Paix et harmonie résonnent dans l’âme de la génératrice du féminin sacré. « Le monde est dépourvu de féminin », donc par effet papillon, déconnecté de la Terre Mère, celle qu’on appelle parfois Gaia. Or le féminin siège en chacun de nous, grâce à Mater, la matière, le corps. La dualité entre corps et esprit existe encore alors que dans la spiritualité « l’homme est l’univers. Il est féminin et masculin et le lien c’est l’énergie ». Suivant les préceptes de Buddha qui dit : « Commence par toi-même », l’inspirante enseignante, œuvre à l’image d’une abeille, pour la philosophie du colibri : « Je suis pour le petit pas. Je m’assois. Je pratique. Je coupe le son. Je coupe l’image. » Chaque action individuelle va créer ce changement à petite échelle. La spiritualité, en tant que telle, nous réapprend en tant qu’être fragmenté et désolidarisé du vivant, l’art du lien, avec l’Autre, la Nature et les animaux. « Aujourd’hui, nous sommes dans une crise du lien, déconnectés de nous-mêmes tout en étant surconnectés à nos écrans. » Les ravages de l’ère digitale ont eu raison de l’ère de l’imprimerie, celle de Gutenberg.
Malgré sa féminité assumée, Anne ne se proclame pas écoféministe : « Je n’aime pas les cases. » Son souhait : décloisonner et surtout éveiller les consciences vers le respect avec un grand R et éradiquer la course à la performance, à la productivité voire à l’orgasme ! ». Tendre vers un monde plus vertueux où le tout est sacré, dans la syntonie du vivant. Grâce au Kundalini qui met notre énergie créatrice et sensuelle au service du mouvement, nos masques tombent, nos illusions perdues s’amenuisent et nous retrouvons la vue, nos consciences s’éveillent. Les utopistes diront que la spiritualité peut sauver le monde. Et pour la thérapeute du divin, « c’est l’Amour… La réunion du corps et de l’esprit ».

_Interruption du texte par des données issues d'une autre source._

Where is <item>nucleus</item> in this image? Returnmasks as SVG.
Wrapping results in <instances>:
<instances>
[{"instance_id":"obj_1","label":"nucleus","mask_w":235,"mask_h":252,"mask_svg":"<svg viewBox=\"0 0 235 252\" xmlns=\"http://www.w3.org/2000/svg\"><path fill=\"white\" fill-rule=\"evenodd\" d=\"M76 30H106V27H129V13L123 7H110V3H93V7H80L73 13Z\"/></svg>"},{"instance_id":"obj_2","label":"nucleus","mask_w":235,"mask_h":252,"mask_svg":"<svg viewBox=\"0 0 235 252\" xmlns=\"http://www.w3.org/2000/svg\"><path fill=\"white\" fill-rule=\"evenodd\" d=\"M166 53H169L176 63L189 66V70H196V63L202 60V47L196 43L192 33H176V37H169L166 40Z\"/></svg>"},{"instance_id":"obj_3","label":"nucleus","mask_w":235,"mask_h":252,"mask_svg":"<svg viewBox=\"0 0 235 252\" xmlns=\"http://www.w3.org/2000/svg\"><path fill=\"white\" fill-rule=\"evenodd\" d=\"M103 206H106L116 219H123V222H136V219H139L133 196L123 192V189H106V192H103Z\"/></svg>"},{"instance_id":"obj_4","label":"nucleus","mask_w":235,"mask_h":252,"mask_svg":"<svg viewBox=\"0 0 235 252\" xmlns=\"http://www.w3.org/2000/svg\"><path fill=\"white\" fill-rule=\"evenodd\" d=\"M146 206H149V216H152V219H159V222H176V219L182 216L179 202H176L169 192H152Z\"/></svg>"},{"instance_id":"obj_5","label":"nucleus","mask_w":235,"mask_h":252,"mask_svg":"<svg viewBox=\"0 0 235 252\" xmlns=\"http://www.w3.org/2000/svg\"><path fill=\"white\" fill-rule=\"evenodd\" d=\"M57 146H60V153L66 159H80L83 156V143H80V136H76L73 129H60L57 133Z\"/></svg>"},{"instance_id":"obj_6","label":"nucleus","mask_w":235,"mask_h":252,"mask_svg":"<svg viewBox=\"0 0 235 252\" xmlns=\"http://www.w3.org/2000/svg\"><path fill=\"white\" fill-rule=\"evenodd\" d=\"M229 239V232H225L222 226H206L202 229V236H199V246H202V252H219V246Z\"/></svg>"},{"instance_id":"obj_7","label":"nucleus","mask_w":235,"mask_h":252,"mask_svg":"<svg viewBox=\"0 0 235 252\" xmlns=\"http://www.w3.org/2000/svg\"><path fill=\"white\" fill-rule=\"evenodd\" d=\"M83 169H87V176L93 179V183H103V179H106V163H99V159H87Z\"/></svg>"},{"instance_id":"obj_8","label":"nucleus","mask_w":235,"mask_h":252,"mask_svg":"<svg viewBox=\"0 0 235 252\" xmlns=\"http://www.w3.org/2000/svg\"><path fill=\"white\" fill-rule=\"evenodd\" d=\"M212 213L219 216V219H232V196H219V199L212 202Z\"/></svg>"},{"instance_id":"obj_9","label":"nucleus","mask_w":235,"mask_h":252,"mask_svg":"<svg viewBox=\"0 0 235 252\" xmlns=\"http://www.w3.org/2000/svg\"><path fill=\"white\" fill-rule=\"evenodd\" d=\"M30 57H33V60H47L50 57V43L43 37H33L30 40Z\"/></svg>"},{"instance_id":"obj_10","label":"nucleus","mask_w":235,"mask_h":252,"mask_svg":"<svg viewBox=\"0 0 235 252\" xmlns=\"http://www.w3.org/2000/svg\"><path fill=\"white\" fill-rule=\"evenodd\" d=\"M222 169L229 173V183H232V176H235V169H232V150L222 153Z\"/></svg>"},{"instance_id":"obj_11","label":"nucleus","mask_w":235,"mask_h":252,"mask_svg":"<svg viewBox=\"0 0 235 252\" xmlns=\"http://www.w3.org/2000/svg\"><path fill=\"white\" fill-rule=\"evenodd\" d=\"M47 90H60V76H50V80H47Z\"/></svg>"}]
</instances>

Hummee Hum Brahm Hum : « Nous sommes un. Nous ne sommes pas des êtres humains vivant une expérience spirituelle, nous sommes des êtres spirituels vivant une expérience humaine. »

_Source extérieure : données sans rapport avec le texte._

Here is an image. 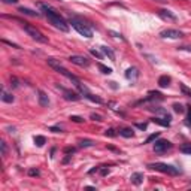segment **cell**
<instances>
[{
  "label": "cell",
  "mask_w": 191,
  "mask_h": 191,
  "mask_svg": "<svg viewBox=\"0 0 191 191\" xmlns=\"http://www.w3.org/2000/svg\"><path fill=\"white\" fill-rule=\"evenodd\" d=\"M118 135L122 136V138H127V139H128V138H133V136H135V131H133L130 127H122V128L118 130Z\"/></svg>",
  "instance_id": "obj_15"
},
{
  "label": "cell",
  "mask_w": 191,
  "mask_h": 191,
  "mask_svg": "<svg viewBox=\"0 0 191 191\" xmlns=\"http://www.w3.org/2000/svg\"><path fill=\"white\" fill-rule=\"evenodd\" d=\"M151 121L158 124V125H163V127H169V125H170V122L167 121V120H164V118H158V117H154Z\"/></svg>",
  "instance_id": "obj_21"
},
{
  "label": "cell",
  "mask_w": 191,
  "mask_h": 191,
  "mask_svg": "<svg viewBox=\"0 0 191 191\" xmlns=\"http://www.w3.org/2000/svg\"><path fill=\"white\" fill-rule=\"evenodd\" d=\"M84 97H85V99H88V100H91L93 103H97V104H102V103H103V100H102L99 96H94V94H91L90 91L84 93Z\"/></svg>",
  "instance_id": "obj_18"
},
{
  "label": "cell",
  "mask_w": 191,
  "mask_h": 191,
  "mask_svg": "<svg viewBox=\"0 0 191 191\" xmlns=\"http://www.w3.org/2000/svg\"><path fill=\"white\" fill-rule=\"evenodd\" d=\"M45 142H46V139H45L43 136H36L35 138V143L37 145V146H43Z\"/></svg>",
  "instance_id": "obj_26"
},
{
  "label": "cell",
  "mask_w": 191,
  "mask_h": 191,
  "mask_svg": "<svg viewBox=\"0 0 191 191\" xmlns=\"http://www.w3.org/2000/svg\"><path fill=\"white\" fill-rule=\"evenodd\" d=\"M135 125H136L138 128H140V130H145V128H146V124H145V122H143V124H140V122H138V124H135Z\"/></svg>",
  "instance_id": "obj_42"
},
{
  "label": "cell",
  "mask_w": 191,
  "mask_h": 191,
  "mask_svg": "<svg viewBox=\"0 0 191 191\" xmlns=\"http://www.w3.org/2000/svg\"><path fill=\"white\" fill-rule=\"evenodd\" d=\"M158 17L163 18V19H167V21H176L178 19V17L175 14H172L170 11H167V9H160L158 11Z\"/></svg>",
  "instance_id": "obj_10"
},
{
  "label": "cell",
  "mask_w": 191,
  "mask_h": 191,
  "mask_svg": "<svg viewBox=\"0 0 191 191\" xmlns=\"http://www.w3.org/2000/svg\"><path fill=\"white\" fill-rule=\"evenodd\" d=\"M157 3H167V0H154Z\"/></svg>",
  "instance_id": "obj_45"
},
{
  "label": "cell",
  "mask_w": 191,
  "mask_h": 191,
  "mask_svg": "<svg viewBox=\"0 0 191 191\" xmlns=\"http://www.w3.org/2000/svg\"><path fill=\"white\" fill-rule=\"evenodd\" d=\"M70 120L73 122H84V118H82V117H78V115H70Z\"/></svg>",
  "instance_id": "obj_33"
},
{
  "label": "cell",
  "mask_w": 191,
  "mask_h": 191,
  "mask_svg": "<svg viewBox=\"0 0 191 191\" xmlns=\"http://www.w3.org/2000/svg\"><path fill=\"white\" fill-rule=\"evenodd\" d=\"M164 97H163V94L161 93H158V91H149L148 93V97L143 100V102H161Z\"/></svg>",
  "instance_id": "obj_11"
},
{
  "label": "cell",
  "mask_w": 191,
  "mask_h": 191,
  "mask_svg": "<svg viewBox=\"0 0 191 191\" xmlns=\"http://www.w3.org/2000/svg\"><path fill=\"white\" fill-rule=\"evenodd\" d=\"M0 148H2V155L6 157V154H8V145H6V142H5V140H2V142H0Z\"/></svg>",
  "instance_id": "obj_28"
},
{
  "label": "cell",
  "mask_w": 191,
  "mask_h": 191,
  "mask_svg": "<svg viewBox=\"0 0 191 191\" xmlns=\"http://www.w3.org/2000/svg\"><path fill=\"white\" fill-rule=\"evenodd\" d=\"M46 61H48V64H49V66H51V67H52L54 70H55V72L61 73L63 76H66V78H69L70 81H73V82H75V85L81 84V81H79V79H78V78H76V76H75L73 73H70L69 70H67V69H64V67L61 66L60 60H55V58H48Z\"/></svg>",
  "instance_id": "obj_3"
},
{
  "label": "cell",
  "mask_w": 191,
  "mask_h": 191,
  "mask_svg": "<svg viewBox=\"0 0 191 191\" xmlns=\"http://www.w3.org/2000/svg\"><path fill=\"white\" fill-rule=\"evenodd\" d=\"M148 167L157 172H161V173L170 175V176H178L181 173V170L178 167H175L172 164H166V163H151V164H148Z\"/></svg>",
  "instance_id": "obj_4"
},
{
  "label": "cell",
  "mask_w": 191,
  "mask_h": 191,
  "mask_svg": "<svg viewBox=\"0 0 191 191\" xmlns=\"http://www.w3.org/2000/svg\"><path fill=\"white\" fill-rule=\"evenodd\" d=\"M181 91L185 94V96H188V97H191V90L188 87H185L184 84H181Z\"/></svg>",
  "instance_id": "obj_30"
},
{
  "label": "cell",
  "mask_w": 191,
  "mask_h": 191,
  "mask_svg": "<svg viewBox=\"0 0 191 191\" xmlns=\"http://www.w3.org/2000/svg\"><path fill=\"white\" fill-rule=\"evenodd\" d=\"M90 117H91V120H94V121H97V122H100L102 120H103V118H102L99 114H91Z\"/></svg>",
  "instance_id": "obj_35"
},
{
  "label": "cell",
  "mask_w": 191,
  "mask_h": 191,
  "mask_svg": "<svg viewBox=\"0 0 191 191\" xmlns=\"http://www.w3.org/2000/svg\"><path fill=\"white\" fill-rule=\"evenodd\" d=\"M100 51L103 52L104 55H107L111 60H115V52L112 51L111 48H107V46H100Z\"/></svg>",
  "instance_id": "obj_20"
},
{
  "label": "cell",
  "mask_w": 191,
  "mask_h": 191,
  "mask_svg": "<svg viewBox=\"0 0 191 191\" xmlns=\"http://www.w3.org/2000/svg\"><path fill=\"white\" fill-rule=\"evenodd\" d=\"M109 35H112L114 37H120V39H124V37H122L120 33H117V32H114V30H111V32H109Z\"/></svg>",
  "instance_id": "obj_41"
},
{
  "label": "cell",
  "mask_w": 191,
  "mask_h": 191,
  "mask_svg": "<svg viewBox=\"0 0 191 191\" xmlns=\"http://www.w3.org/2000/svg\"><path fill=\"white\" fill-rule=\"evenodd\" d=\"M138 76H139L138 67H128V69L125 70V78H127L128 81H136Z\"/></svg>",
  "instance_id": "obj_12"
},
{
  "label": "cell",
  "mask_w": 191,
  "mask_h": 191,
  "mask_svg": "<svg viewBox=\"0 0 191 191\" xmlns=\"http://www.w3.org/2000/svg\"><path fill=\"white\" fill-rule=\"evenodd\" d=\"M39 96V104L40 106H43V107H46L48 104H49V99H48V96H46V93H43L42 90H39V93H37Z\"/></svg>",
  "instance_id": "obj_14"
},
{
  "label": "cell",
  "mask_w": 191,
  "mask_h": 191,
  "mask_svg": "<svg viewBox=\"0 0 191 191\" xmlns=\"http://www.w3.org/2000/svg\"><path fill=\"white\" fill-rule=\"evenodd\" d=\"M11 87H12V88H18V87H19V81H18L15 76H12V78H11Z\"/></svg>",
  "instance_id": "obj_31"
},
{
  "label": "cell",
  "mask_w": 191,
  "mask_h": 191,
  "mask_svg": "<svg viewBox=\"0 0 191 191\" xmlns=\"http://www.w3.org/2000/svg\"><path fill=\"white\" fill-rule=\"evenodd\" d=\"M97 67L102 70V73H104V75L112 73V69H111V67H107V66H104V64H102V63H99V64H97Z\"/></svg>",
  "instance_id": "obj_25"
},
{
  "label": "cell",
  "mask_w": 191,
  "mask_h": 191,
  "mask_svg": "<svg viewBox=\"0 0 191 191\" xmlns=\"http://www.w3.org/2000/svg\"><path fill=\"white\" fill-rule=\"evenodd\" d=\"M187 112H188V114H187V125H188V127H190L191 128V106H187Z\"/></svg>",
  "instance_id": "obj_29"
},
{
  "label": "cell",
  "mask_w": 191,
  "mask_h": 191,
  "mask_svg": "<svg viewBox=\"0 0 191 191\" xmlns=\"http://www.w3.org/2000/svg\"><path fill=\"white\" fill-rule=\"evenodd\" d=\"M70 24H72V27L81 36H85L88 39L93 37V29L90 27V24H84L82 19H79V18H76V17H70Z\"/></svg>",
  "instance_id": "obj_2"
},
{
  "label": "cell",
  "mask_w": 191,
  "mask_h": 191,
  "mask_svg": "<svg viewBox=\"0 0 191 191\" xmlns=\"http://www.w3.org/2000/svg\"><path fill=\"white\" fill-rule=\"evenodd\" d=\"M99 172L102 173V176H106V175L109 173V169H107L106 166H100V167H99Z\"/></svg>",
  "instance_id": "obj_34"
},
{
  "label": "cell",
  "mask_w": 191,
  "mask_h": 191,
  "mask_svg": "<svg viewBox=\"0 0 191 191\" xmlns=\"http://www.w3.org/2000/svg\"><path fill=\"white\" fill-rule=\"evenodd\" d=\"M2 100H3V102H6V103H12V102L15 100V97H14L12 94H9L8 91L2 90Z\"/></svg>",
  "instance_id": "obj_19"
},
{
  "label": "cell",
  "mask_w": 191,
  "mask_h": 191,
  "mask_svg": "<svg viewBox=\"0 0 191 191\" xmlns=\"http://www.w3.org/2000/svg\"><path fill=\"white\" fill-rule=\"evenodd\" d=\"M57 88H60V90L63 91V97H64L66 100H69V102H78V100L81 99V94H78V93H75V91L66 90V88L60 87V85H57Z\"/></svg>",
  "instance_id": "obj_9"
},
{
  "label": "cell",
  "mask_w": 191,
  "mask_h": 191,
  "mask_svg": "<svg viewBox=\"0 0 191 191\" xmlns=\"http://www.w3.org/2000/svg\"><path fill=\"white\" fill-rule=\"evenodd\" d=\"M160 36L164 37V39H179V37L184 36V33L181 30H176V29H166V30L160 32Z\"/></svg>",
  "instance_id": "obj_7"
},
{
  "label": "cell",
  "mask_w": 191,
  "mask_h": 191,
  "mask_svg": "<svg viewBox=\"0 0 191 191\" xmlns=\"http://www.w3.org/2000/svg\"><path fill=\"white\" fill-rule=\"evenodd\" d=\"M173 111L176 112V114H184L185 112V107H184V104H181V103H173Z\"/></svg>",
  "instance_id": "obj_24"
},
{
  "label": "cell",
  "mask_w": 191,
  "mask_h": 191,
  "mask_svg": "<svg viewBox=\"0 0 191 191\" xmlns=\"http://www.w3.org/2000/svg\"><path fill=\"white\" fill-rule=\"evenodd\" d=\"M22 29L26 30V33L30 36L32 39H35L36 42H40V43H46V42H48V39L42 35V33H40V32H39L36 27L30 26L29 22H24V24H22Z\"/></svg>",
  "instance_id": "obj_5"
},
{
  "label": "cell",
  "mask_w": 191,
  "mask_h": 191,
  "mask_svg": "<svg viewBox=\"0 0 191 191\" xmlns=\"http://www.w3.org/2000/svg\"><path fill=\"white\" fill-rule=\"evenodd\" d=\"M94 145H96V142H94V140H91V139L79 140V146H81V148H90V146H94Z\"/></svg>",
  "instance_id": "obj_22"
},
{
  "label": "cell",
  "mask_w": 191,
  "mask_h": 191,
  "mask_svg": "<svg viewBox=\"0 0 191 191\" xmlns=\"http://www.w3.org/2000/svg\"><path fill=\"white\" fill-rule=\"evenodd\" d=\"M69 61L76 64V66H79V67H88L90 66V60L84 55H70Z\"/></svg>",
  "instance_id": "obj_8"
},
{
  "label": "cell",
  "mask_w": 191,
  "mask_h": 191,
  "mask_svg": "<svg viewBox=\"0 0 191 191\" xmlns=\"http://www.w3.org/2000/svg\"><path fill=\"white\" fill-rule=\"evenodd\" d=\"M179 151H181V152H184V154L191 155V143H184V145H181Z\"/></svg>",
  "instance_id": "obj_23"
},
{
  "label": "cell",
  "mask_w": 191,
  "mask_h": 191,
  "mask_svg": "<svg viewBox=\"0 0 191 191\" xmlns=\"http://www.w3.org/2000/svg\"><path fill=\"white\" fill-rule=\"evenodd\" d=\"M104 135H106V136H109V138H115V136H117V133H115V130H114V128H107V130L104 131Z\"/></svg>",
  "instance_id": "obj_32"
},
{
  "label": "cell",
  "mask_w": 191,
  "mask_h": 191,
  "mask_svg": "<svg viewBox=\"0 0 191 191\" xmlns=\"http://www.w3.org/2000/svg\"><path fill=\"white\" fill-rule=\"evenodd\" d=\"M178 49H179V51H190L191 52V46H185V45H182V46H178Z\"/></svg>",
  "instance_id": "obj_40"
},
{
  "label": "cell",
  "mask_w": 191,
  "mask_h": 191,
  "mask_svg": "<svg viewBox=\"0 0 191 191\" xmlns=\"http://www.w3.org/2000/svg\"><path fill=\"white\" fill-rule=\"evenodd\" d=\"M39 8H40V11L43 12V15L48 18V21L51 22L54 27H57L61 32H69V24L63 19V17L52 6L46 5V3H39Z\"/></svg>",
  "instance_id": "obj_1"
},
{
  "label": "cell",
  "mask_w": 191,
  "mask_h": 191,
  "mask_svg": "<svg viewBox=\"0 0 191 191\" xmlns=\"http://www.w3.org/2000/svg\"><path fill=\"white\" fill-rule=\"evenodd\" d=\"M90 52H91V55H94V57H97V58H102V57H103L100 52L96 51V49H90Z\"/></svg>",
  "instance_id": "obj_39"
},
{
  "label": "cell",
  "mask_w": 191,
  "mask_h": 191,
  "mask_svg": "<svg viewBox=\"0 0 191 191\" xmlns=\"http://www.w3.org/2000/svg\"><path fill=\"white\" fill-rule=\"evenodd\" d=\"M2 42H3V43H6V45H9V46H12V48H17V49H19V45H17V43H12V42H9V40H6V39H3Z\"/></svg>",
  "instance_id": "obj_36"
},
{
  "label": "cell",
  "mask_w": 191,
  "mask_h": 191,
  "mask_svg": "<svg viewBox=\"0 0 191 191\" xmlns=\"http://www.w3.org/2000/svg\"><path fill=\"white\" fill-rule=\"evenodd\" d=\"M39 175H40V172L37 169H30L29 170V176H39Z\"/></svg>",
  "instance_id": "obj_37"
},
{
  "label": "cell",
  "mask_w": 191,
  "mask_h": 191,
  "mask_svg": "<svg viewBox=\"0 0 191 191\" xmlns=\"http://www.w3.org/2000/svg\"><path fill=\"white\" fill-rule=\"evenodd\" d=\"M3 3H8V5H12V3H18V0H2Z\"/></svg>",
  "instance_id": "obj_44"
},
{
  "label": "cell",
  "mask_w": 191,
  "mask_h": 191,
  "mask_svg": "<svg viewBox=\"0 0 191 191\" xmlns=\"http://www.w3.org/2000/svg\"><path fill=\"white\" fill-rule=\"evenodd\" d=\"M49 131H54V133H61V128H58V127H51V128H49Z\"/></svg>",
  "instance_id": "obj_43"
},
{
  "label": "cell",
  "mask_w": 191,
  "mask_h": 191,
  "mask_svg": "<svg viewBox=\"0 0 191 191\" xmlns=\"http://www.w3.org/2000/svg\"><path fill=\"white\" fill-rule=\"evenodd\" d=\"M158 138H160V133H158V131L154 133V135H149V136H148V139L145 140V143H151V142H154V140L158 139Z\"/></svg>",
  "instance_id": "obj_27"
},
{
  "label": "cell",
  "mask_w": 191,
  "mask_h": 191,
  "mask_svg": "<svg viewBox=\"0 0 191 191\" xmlns=\"http://www.w3.org/2000/svg\"><path fill=\"white\" fill-rule=\"evenodd\" d=\"M18 12H21L22 15H29V17H40V14H39V12L32 11V9H29V8H24V6L18 8Z\"/></svg>",
  "instance_id": "obj_16"
},
{
  "label": "cell",
  "mask_w": 191,
  "mask_h": 191,
  "mask_svg": "<svg viewBox=\"0 0 191 191\" xmlns=\"http://www.w3.org/2000/svg\"><path fill=\"white\" fill-rule=\"evenodd\" d=\"M173 148L172 142L166 139H155V143H154V152L155 154H164L167 151H170Z\"/></svg>",
  "instance_id": "obj_6"
},
{
  "label": "cell",
  "mask_w": 191,
  "mask_h": 191,
  "mask_svg": "<svg viewBox=\"0 0 191 191\" xmlns=\"http://www.w3.org/2000/svg\"><path fill=\"white\" fill-rule=\"evenodd\" d=\"M75 151H76V148H73V146H67V148L64 149V152H66L67 155H70V154H73Z\"/></svg>",
  "instance_id": "obj_38"
},
{
  "label": "cell",
  "mask_w": 191,
  "mask_h": 191,
  "mask_svg": "<svg viewBox=\"0 0 191 191\" xmlns=\"http://www.w3.org/2000/svg\"><path fill=\"white\" fill-rule=\"evenodd\" d=\"M158 85L161 88H166L170 85V76H167V75H161L160 78H158Z\"/></svg>",
  "instance_id": "obj_17"
},
{
  "label": "cell",
  "mask_w": 191,
  "mask_h": 191,
  "mask_svg": "<svg viewBox=\"0 0 191 191\" xmlns=\"http://www.w3.org/2000/svg\"><path fill=\"white\" fill-rule=\"evenodd\" d=\"M143 173H140V172H135V173H131L130 176V181H131V184H135V185H140L142 182H143Z\"/></svg>",
  "instance_id": "obj_13"
}]
</instances>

Une heure et des poussières de minutes plus tard, nous nous apprêtons à quitter la cuisine pendant que notre photographe préférée immortalise le beau studio, ses objets fétiches, son cabinet-bibliothèque de curiosités holistiques et tire le portrait de notre (Soul Sister) sœur Anne. Sur le pas de la porte, se glisse une petite confidence ; une version green de Satnam Montmartre, va ouvrir ses portes à 40 minutes de Paris, une aubaine pour ses clientes, devenues écolo-voyageuses coupables. Chemin faisant vers nos pénates, les mots d’un illustre mantra en Kundalini nous murmure à l’oreille : Hummee Hum Brahm Hum : « Nous sommes un. Nous ne sommes pas des êtres humains vivant une expérience spirituelle, nous sommes des êtres spirituels vivant une expérience humaine. » Satnam*
*Nota bene : le Satnam est un mantra de fermeture chanté 3 fois en fin de cours de kundalini. L’équivalent du son « Aum », le son universel, pour les autres types de yoga.